HUDSON – Hudson students joined thousands nationwide Wednesday, March 14 in protest of gun violence and in tribute to the 17 victims of the Parkland, Fla., shooting (and other school shootings), walking out of class at 10 a.m. for 17 minutes.

The campus was closed to visitors, parents and media, and police cars blocked different entrances to the high school during the walkout. There were no supporters or protesters for the student-led demonstration.

About half of the 1,600 students at Hudson High School participated in the walkout in the school gym, while an unknown number of Hudson Middle School students participated. Those who did not choose to participate remained in their classrooms with their teachers and continued lessons.

The demonstration was student-driven and led by students, said Sheryl Sheatzley, communications manager for the district. Teachers were present if they had a free period. There were no student problems during the walkout, and students did not face consequences for participating as long as they followed the Student Code of Conduct.

According to Sheatzley, there were 17 minutes of silence — one minute for each person who died in the Florida shooting. Large signs were held up for each of the victims.

“They were extremely responsible and respectful,” Sheatzley said. “The students came down and were in the gym 18 minutes, which is what they said it would be.”

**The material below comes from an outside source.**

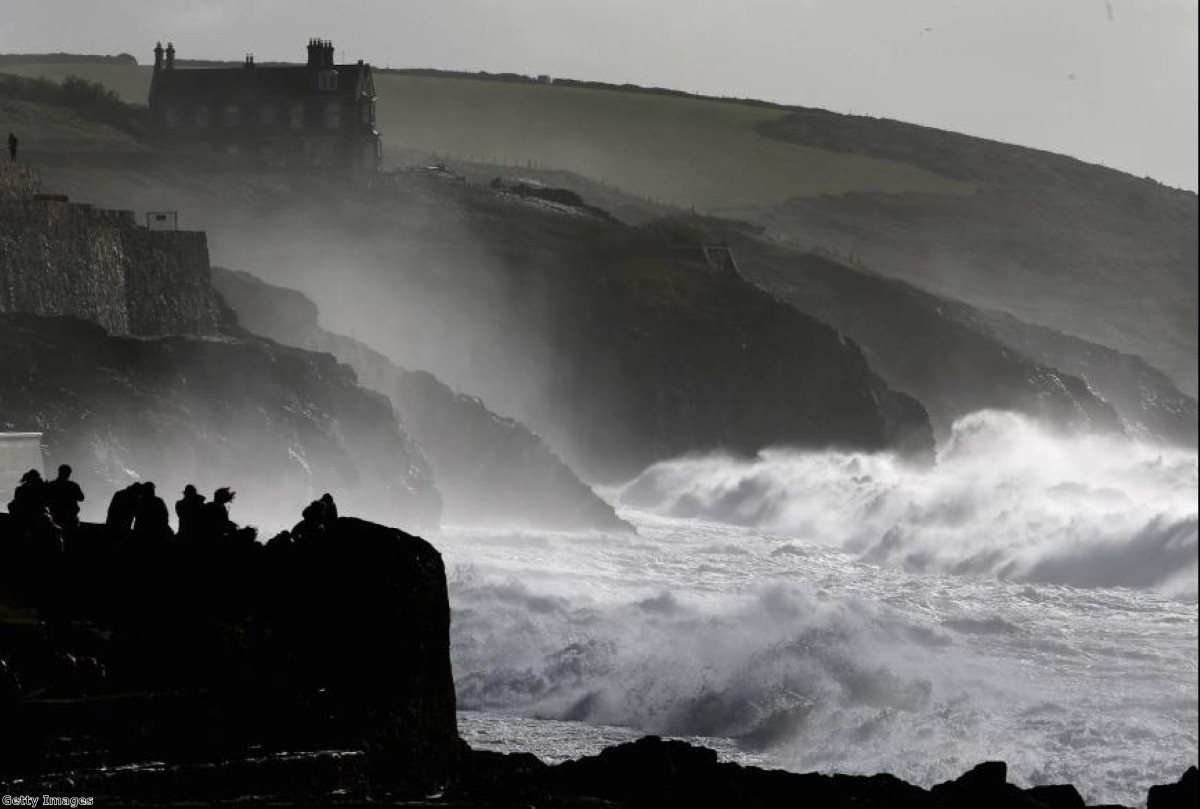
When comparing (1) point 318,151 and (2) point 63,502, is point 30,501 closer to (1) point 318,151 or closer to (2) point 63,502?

At the middle school, Hudson Middle School Principal Kimberly Cockley said, “Today, at 10 a.m, students who chose to participate in the student-led walkout gathered in the gymnasium for 17 minutes of silence. Students were silent and peaceful entering, gathering, and returning to class.”

Although students were not available for comment afterward, three of the student organizers at HHS — Kelsey Lowman (senior at HHS and president of student government), Anna Berger and Cade Capper — told the Hudson Hub-Times earlier this month that despite their young age, they would be heard.

“We will participate in our beliefs,” Lowman said. “My generation is done playing the political game. If our political leaders can’t act to make us safe, they are done.”

Berger highlighted another portion of the event.

“17 new things, 17 new smiles, 17 new friends, 17 new compliments,” Berger said.

Hudson High School Principal Brian Wilch, Cockley and Superintendent Phil Herman sent letters to parents informing them about the walkout.

“The safety of our students and staff is our top priority, and as such, our district policies, rules, and student Code of Conduct will remain in place during this National Student Walkout,” the letter stated. “Our role as administrators and staff will be to supervise our students while they are exercising their right to freedom of expression. Our student leaders have openly shared what they are planning; however, if you hear about any plans other than the walkouts scheduled for approximately 20 minutes at 10 a.m., please let our principals know. In addition, to help maintain a safe environment, we will not allow visitors, parents, or media on campus the morning of March 14.”